Description of the task:
Set down the material again. Keep every line exactly as it is.

Recorded data:
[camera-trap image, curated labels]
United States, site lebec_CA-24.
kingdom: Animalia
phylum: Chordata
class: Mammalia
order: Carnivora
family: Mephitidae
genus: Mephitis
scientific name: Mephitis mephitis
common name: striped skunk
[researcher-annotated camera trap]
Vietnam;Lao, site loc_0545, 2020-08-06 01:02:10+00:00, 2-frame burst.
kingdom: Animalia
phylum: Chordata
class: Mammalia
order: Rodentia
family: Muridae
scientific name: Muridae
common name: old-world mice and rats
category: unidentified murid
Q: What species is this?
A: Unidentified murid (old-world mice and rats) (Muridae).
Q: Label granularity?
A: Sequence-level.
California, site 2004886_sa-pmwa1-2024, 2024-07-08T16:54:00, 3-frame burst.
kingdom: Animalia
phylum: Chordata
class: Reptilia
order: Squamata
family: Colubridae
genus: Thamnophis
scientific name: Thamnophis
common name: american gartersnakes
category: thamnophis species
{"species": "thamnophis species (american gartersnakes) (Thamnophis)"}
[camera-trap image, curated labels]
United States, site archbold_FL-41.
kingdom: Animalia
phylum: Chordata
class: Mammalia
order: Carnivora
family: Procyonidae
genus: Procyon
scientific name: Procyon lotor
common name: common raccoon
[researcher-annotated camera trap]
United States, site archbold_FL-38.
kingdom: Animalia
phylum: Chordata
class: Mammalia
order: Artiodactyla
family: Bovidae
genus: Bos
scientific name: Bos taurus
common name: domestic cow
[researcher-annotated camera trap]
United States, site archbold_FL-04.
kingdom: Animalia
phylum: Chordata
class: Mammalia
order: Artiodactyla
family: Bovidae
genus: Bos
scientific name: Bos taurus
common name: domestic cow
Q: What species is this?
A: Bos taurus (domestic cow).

Solution for this problem:
[camera-trap image, curated labels]
United States, site lebec_CA-24.
kingdom: Animalia
phylum: Chordata
class: Mammalia
order: Carnivora
family: Mephitidae
genus: Mephitis
scientific name: Mephitis mephitis
common name: striped skunk
[researcher-annotated camera trap]
Vietnam;Lao, site loc_0545, 2020-08-06 01:02:10+00:00, 2-frame burst.
kingdom: Animalia
phylum: Chordata
class: Mammalia
order: Rodentia
family: Muridae
scientific name: Muridae
common name: old-world mice and rats
category: unidentified murid
Q: What species is this?
A: Unidentified murid (old-world mice and rats) (Muridae).
Q: Label granularity?
A: Sequence-level.
California, site 2004886_sa-pmwa1-2024, 2024-07-08T16:54:00, 3-frame burst.
kingdom: Animalia
phylum: Chordata
class: Reptilia
order: Squamata
family: Colubridae
genus: Thamnophis
scientific name: Thamnophis
common name: american gartersnakes
category: thamnophis species
{"species": "thamnophis species (american gartersnakes) (Thamnophis)"}
[camera-trap image, curated labels]
United States, site archbold_FL-41.
kingdom: Animalia
phylum: Chordata
class: Mammalia
order: Carnivora
family: Procyonidae
genus: Procyon
scientific name: Procyon lotor
common name: common raccoon
[researcher-annotated camera trap]
United States, site archbold_FL-38.
kingdom: Animalia
phylum: Chordata
class: Mammalia
order: Artiodactyla
family: Bovidae
genus: Bos
scientific name: Bos taurus
common name: domestic cow
[researcher-annotated camera trap]
United States, site archbold_FL-04.
kingdom: Animalia
phylum: Chordata
class: Mammalia
order: Artiodactyla
family: Bovidae
genus: Bos
scientific name: Bos taurus
common name: domestic cow
Q: What species is this?
A: Bos taurus (domestic cow).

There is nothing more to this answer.